Monday, May 23, 2011

What the ICU is for

I wrote in a prior blog about iatrogenic injuries and described a gentleman who had an elective cardiac cath, suffered injury to his femoral artery, required massive transfusions, and had an ICU course complicated by abdominal compartment syndrome, renal failure requiring dialysis, respiratory failure requiring mechanical ventilation, and emergent vascular surgery. His course was extraordinarily tenuous, and with multiple organ systems affected, his prognosis was guarded. But this is what the ICU is for. All his injuries were potentially reversible with aggressive resuscitation. Over the course of the last two weeks, we've weaned his sedation so he can follow commands on a mechanical ventilator. We've monitored his heart closely with a pulmonary artery catheter and maintained his blood pressures on potent vasoconstrictor drips. We've assisted his breathing with mechanical ventilation. We've dialyzed him to take off the extra volume he received from his transfusions. We've fed him artificial nutrition and given him broad-spectrum antibiotics for fevers.
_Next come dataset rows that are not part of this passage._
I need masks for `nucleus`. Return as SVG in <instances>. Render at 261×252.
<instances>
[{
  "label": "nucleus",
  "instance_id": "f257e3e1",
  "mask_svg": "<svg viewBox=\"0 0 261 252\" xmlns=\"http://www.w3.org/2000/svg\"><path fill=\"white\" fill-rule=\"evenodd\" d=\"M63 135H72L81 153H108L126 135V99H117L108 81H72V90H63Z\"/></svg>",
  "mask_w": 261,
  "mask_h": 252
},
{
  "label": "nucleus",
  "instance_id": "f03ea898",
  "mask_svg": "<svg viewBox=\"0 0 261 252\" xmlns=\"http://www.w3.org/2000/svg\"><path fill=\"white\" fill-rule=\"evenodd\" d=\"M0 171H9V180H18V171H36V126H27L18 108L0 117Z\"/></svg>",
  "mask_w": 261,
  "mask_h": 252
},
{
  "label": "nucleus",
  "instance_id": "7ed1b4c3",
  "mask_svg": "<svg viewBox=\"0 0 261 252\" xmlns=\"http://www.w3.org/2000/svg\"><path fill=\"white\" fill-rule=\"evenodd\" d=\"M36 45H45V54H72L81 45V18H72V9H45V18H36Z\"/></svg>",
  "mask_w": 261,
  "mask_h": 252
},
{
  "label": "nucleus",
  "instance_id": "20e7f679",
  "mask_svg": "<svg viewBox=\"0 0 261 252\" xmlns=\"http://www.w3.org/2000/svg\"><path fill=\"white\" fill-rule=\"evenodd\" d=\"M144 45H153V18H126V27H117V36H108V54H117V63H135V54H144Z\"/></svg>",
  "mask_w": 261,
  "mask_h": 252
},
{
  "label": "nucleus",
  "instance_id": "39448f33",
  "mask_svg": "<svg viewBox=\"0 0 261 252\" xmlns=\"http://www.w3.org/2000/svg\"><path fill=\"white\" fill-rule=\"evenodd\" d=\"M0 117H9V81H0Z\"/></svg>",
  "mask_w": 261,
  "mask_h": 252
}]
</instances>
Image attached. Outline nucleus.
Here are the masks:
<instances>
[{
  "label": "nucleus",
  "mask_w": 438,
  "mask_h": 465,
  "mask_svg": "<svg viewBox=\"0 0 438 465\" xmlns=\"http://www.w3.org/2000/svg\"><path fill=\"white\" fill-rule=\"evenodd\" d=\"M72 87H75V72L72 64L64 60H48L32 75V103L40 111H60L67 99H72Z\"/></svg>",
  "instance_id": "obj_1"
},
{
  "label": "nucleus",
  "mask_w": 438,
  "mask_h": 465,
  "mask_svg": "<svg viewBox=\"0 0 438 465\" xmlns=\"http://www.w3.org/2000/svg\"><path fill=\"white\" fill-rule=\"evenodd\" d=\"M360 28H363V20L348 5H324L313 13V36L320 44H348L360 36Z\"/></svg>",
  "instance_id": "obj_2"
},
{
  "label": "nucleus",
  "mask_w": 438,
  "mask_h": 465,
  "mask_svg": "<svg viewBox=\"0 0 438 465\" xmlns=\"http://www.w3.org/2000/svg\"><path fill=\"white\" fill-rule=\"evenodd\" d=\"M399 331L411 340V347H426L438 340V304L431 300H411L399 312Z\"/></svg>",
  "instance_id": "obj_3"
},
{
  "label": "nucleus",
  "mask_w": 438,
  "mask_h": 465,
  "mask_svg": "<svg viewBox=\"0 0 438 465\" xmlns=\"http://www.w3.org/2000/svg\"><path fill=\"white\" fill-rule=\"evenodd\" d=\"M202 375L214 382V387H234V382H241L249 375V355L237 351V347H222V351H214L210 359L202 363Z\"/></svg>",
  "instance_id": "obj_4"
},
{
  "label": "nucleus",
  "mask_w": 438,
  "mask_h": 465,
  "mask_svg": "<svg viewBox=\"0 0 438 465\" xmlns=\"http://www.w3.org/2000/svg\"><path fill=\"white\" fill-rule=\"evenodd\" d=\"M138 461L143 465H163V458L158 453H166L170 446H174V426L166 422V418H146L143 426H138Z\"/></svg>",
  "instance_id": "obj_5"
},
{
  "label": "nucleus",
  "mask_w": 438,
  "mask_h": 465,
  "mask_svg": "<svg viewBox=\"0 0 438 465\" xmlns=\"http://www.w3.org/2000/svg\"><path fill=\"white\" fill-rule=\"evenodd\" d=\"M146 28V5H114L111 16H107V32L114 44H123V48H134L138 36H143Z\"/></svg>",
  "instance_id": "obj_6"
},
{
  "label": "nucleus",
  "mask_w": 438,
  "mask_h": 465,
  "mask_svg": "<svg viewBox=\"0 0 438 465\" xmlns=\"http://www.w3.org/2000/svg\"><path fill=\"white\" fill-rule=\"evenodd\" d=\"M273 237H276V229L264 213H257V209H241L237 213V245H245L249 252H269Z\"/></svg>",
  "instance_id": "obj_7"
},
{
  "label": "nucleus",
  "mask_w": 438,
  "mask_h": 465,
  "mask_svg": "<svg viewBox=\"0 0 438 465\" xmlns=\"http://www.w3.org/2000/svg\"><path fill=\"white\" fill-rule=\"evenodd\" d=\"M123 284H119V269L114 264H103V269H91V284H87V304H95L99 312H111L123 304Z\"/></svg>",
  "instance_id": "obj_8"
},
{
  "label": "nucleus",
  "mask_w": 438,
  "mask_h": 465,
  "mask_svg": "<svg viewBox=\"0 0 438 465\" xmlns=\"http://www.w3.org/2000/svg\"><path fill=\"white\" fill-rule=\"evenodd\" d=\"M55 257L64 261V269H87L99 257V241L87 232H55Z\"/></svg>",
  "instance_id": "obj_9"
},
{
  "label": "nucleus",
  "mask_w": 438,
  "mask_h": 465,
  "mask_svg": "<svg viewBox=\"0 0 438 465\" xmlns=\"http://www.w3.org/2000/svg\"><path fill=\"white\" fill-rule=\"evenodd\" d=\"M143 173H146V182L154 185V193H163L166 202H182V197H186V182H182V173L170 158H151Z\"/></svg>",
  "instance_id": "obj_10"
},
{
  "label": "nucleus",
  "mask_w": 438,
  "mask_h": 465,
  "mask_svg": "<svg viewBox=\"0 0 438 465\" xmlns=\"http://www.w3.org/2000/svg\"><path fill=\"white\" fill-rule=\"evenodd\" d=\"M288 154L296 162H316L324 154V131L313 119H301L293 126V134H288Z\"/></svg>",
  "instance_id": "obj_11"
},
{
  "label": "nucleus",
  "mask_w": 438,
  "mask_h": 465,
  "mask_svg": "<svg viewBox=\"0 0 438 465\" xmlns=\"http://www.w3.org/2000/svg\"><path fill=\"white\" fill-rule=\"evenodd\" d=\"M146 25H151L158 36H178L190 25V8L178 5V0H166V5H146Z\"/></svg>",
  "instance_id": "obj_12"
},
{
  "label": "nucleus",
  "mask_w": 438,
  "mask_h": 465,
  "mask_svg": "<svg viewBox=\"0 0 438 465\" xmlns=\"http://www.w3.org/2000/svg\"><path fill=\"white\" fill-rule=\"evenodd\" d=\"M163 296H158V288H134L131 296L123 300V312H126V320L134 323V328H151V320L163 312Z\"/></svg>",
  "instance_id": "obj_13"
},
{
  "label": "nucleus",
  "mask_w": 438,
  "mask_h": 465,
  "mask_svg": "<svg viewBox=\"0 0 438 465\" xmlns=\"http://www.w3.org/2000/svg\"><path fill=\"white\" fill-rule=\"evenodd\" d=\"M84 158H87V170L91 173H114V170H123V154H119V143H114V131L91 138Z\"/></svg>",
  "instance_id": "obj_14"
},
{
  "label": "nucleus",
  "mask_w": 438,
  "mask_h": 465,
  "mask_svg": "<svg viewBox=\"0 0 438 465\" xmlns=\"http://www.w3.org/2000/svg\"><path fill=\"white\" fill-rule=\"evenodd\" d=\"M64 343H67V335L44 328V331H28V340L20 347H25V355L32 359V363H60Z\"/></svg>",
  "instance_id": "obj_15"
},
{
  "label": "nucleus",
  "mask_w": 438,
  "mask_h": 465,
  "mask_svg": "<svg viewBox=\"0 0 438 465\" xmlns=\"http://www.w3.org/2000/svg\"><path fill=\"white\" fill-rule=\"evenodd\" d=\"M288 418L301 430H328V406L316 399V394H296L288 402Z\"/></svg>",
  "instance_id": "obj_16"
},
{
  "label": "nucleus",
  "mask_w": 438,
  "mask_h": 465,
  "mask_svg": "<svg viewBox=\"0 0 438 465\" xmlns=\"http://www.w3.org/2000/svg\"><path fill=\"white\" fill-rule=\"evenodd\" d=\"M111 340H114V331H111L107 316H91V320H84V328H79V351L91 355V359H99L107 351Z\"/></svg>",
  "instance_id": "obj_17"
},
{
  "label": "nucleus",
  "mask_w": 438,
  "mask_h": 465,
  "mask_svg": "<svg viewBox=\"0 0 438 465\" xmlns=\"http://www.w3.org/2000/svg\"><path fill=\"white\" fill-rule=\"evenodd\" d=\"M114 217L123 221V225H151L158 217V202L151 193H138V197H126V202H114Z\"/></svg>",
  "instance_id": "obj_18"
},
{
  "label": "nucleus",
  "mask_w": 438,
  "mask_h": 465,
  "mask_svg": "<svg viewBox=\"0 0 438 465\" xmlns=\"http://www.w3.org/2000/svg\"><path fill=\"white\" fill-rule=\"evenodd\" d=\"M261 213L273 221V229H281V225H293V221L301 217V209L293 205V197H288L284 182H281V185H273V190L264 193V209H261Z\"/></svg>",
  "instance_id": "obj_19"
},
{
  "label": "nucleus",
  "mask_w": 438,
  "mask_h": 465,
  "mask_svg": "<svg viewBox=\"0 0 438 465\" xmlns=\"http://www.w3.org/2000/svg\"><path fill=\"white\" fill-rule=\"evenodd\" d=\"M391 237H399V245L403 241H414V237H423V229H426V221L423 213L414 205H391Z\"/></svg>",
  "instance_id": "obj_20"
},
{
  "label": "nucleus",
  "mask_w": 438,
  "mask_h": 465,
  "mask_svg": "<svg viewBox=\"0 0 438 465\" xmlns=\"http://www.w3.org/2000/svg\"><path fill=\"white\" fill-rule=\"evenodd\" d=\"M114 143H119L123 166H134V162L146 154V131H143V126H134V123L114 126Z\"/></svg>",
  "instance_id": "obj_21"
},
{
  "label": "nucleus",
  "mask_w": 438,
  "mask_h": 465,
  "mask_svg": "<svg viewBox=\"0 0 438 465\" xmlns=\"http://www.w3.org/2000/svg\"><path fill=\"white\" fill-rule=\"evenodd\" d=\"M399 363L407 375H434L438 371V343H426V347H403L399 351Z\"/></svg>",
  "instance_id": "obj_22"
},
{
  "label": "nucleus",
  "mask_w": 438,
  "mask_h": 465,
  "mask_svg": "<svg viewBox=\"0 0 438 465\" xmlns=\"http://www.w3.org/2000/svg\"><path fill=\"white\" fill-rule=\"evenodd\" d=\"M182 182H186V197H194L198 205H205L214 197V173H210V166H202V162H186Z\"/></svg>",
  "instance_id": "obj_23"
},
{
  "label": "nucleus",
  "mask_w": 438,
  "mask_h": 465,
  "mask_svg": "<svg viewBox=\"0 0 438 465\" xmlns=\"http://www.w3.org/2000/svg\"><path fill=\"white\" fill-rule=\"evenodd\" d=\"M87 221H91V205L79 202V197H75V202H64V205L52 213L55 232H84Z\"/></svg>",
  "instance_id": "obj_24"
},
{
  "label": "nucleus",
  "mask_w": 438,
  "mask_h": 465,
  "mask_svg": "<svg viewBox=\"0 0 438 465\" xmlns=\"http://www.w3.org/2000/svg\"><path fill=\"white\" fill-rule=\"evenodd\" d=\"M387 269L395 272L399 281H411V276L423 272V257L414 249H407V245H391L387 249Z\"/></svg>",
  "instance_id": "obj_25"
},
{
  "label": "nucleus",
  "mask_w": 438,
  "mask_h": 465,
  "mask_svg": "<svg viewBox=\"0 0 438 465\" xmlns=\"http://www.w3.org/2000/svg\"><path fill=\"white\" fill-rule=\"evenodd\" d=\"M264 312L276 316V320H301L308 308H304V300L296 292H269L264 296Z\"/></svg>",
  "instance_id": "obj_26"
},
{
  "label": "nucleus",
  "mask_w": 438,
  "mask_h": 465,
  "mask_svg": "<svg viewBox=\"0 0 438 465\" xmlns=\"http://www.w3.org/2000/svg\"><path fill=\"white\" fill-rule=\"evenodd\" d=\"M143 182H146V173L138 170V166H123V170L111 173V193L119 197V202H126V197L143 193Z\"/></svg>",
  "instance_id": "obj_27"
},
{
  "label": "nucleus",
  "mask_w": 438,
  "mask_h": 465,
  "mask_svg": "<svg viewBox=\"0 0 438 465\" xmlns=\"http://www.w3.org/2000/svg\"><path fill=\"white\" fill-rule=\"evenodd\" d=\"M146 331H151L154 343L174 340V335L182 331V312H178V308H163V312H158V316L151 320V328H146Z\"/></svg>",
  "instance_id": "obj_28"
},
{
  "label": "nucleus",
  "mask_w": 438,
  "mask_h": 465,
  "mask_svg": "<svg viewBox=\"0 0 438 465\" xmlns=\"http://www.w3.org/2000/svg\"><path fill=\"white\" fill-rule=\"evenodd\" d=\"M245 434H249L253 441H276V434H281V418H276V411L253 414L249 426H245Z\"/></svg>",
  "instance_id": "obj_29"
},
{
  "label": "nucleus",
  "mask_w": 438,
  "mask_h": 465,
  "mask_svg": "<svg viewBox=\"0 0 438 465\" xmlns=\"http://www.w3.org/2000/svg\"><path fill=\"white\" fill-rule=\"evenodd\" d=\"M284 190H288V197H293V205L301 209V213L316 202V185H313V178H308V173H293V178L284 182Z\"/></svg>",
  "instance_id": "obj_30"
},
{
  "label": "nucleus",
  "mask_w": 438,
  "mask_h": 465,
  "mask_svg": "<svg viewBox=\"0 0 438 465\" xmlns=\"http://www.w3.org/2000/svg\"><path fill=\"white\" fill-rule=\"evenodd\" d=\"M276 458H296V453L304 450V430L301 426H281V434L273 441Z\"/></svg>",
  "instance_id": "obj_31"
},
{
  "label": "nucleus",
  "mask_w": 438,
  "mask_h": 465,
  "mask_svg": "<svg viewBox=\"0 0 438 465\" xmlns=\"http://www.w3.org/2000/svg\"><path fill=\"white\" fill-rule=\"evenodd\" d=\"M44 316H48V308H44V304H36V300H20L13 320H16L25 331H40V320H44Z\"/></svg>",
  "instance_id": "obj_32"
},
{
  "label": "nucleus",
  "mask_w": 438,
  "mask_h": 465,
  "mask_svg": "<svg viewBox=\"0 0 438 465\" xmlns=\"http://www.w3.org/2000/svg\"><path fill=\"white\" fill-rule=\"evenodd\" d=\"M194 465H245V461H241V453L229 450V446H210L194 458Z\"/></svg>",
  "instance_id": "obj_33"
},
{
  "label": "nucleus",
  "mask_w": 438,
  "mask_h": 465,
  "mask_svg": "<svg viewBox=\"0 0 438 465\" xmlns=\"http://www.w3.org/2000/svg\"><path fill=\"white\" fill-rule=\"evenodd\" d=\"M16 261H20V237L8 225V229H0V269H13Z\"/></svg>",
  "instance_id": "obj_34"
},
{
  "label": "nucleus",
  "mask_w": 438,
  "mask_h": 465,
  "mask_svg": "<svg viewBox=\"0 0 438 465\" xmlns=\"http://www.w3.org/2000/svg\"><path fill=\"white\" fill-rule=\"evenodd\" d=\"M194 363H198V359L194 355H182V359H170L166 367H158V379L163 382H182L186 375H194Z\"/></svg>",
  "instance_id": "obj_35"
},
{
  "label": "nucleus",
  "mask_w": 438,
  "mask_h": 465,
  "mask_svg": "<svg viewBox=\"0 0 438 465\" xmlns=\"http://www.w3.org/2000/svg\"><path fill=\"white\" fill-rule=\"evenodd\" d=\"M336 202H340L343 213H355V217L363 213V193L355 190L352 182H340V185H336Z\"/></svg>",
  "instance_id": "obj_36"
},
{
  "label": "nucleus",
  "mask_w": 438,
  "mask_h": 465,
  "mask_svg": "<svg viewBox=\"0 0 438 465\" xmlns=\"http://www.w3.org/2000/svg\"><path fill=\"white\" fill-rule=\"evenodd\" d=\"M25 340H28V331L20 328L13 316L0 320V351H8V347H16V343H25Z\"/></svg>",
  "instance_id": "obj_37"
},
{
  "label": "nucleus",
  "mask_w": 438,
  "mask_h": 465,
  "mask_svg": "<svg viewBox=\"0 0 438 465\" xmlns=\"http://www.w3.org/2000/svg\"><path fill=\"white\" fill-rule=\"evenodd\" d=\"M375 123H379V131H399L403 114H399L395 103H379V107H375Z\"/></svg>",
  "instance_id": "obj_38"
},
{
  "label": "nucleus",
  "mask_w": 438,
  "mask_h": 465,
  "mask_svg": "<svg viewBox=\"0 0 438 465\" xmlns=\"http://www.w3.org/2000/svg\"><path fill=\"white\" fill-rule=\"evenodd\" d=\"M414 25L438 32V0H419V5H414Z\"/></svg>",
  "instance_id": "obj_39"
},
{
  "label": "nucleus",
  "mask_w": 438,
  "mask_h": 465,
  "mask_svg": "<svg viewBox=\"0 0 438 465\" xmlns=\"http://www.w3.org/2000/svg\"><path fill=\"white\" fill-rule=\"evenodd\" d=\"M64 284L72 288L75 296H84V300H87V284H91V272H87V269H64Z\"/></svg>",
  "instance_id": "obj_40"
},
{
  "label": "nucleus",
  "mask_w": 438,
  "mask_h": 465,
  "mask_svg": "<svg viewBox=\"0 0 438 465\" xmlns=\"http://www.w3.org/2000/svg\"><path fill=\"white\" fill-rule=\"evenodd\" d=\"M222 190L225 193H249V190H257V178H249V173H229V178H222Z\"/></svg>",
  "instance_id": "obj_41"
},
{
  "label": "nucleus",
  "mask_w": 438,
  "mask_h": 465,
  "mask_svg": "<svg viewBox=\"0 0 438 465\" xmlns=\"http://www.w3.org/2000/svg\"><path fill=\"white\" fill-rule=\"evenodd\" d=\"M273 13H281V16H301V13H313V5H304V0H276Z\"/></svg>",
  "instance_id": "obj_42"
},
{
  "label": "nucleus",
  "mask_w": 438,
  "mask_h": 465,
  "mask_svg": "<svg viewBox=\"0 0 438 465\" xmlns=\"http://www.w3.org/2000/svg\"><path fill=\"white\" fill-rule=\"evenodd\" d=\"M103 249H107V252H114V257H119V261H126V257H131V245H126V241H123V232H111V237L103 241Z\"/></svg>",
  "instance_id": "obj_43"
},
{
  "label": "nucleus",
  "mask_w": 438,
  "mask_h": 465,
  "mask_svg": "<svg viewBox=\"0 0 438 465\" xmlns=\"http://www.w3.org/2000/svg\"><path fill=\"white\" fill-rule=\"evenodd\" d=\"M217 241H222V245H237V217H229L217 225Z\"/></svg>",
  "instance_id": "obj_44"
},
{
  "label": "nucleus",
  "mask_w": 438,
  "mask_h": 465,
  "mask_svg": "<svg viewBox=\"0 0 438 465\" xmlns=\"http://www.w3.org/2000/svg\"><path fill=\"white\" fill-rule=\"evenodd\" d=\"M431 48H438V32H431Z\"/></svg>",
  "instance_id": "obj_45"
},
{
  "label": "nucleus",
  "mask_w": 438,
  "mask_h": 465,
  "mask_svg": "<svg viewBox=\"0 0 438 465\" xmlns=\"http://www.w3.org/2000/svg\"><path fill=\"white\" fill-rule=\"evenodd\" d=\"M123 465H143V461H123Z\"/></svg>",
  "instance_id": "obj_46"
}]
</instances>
Over the course of the last two weeks, in managing many complex and interacting organ systems at once, we got him to the point that he could be extubated. We took out the breathing tube, turned off his sedation, stopped his blood pressure medicines, coaxed his kidneys back to life, and began a long course of rehabilitation. This was the most amazing recovery and reminded me why I like the ICU. The ICU has patients who have planned admissions after cardiac, vascular, neuro, or other surgeries. It also has some patients whose disease processes are so severe that there is no hope of meaningful recovery. But there is a small fraction of patients for whom it is miraculous. It makes the difference between death and a salvaged life. It is for this small percentage of patients who have reversible processes only with the intense specialized care of the intensive care unit that the ICU is truly the fulcrum.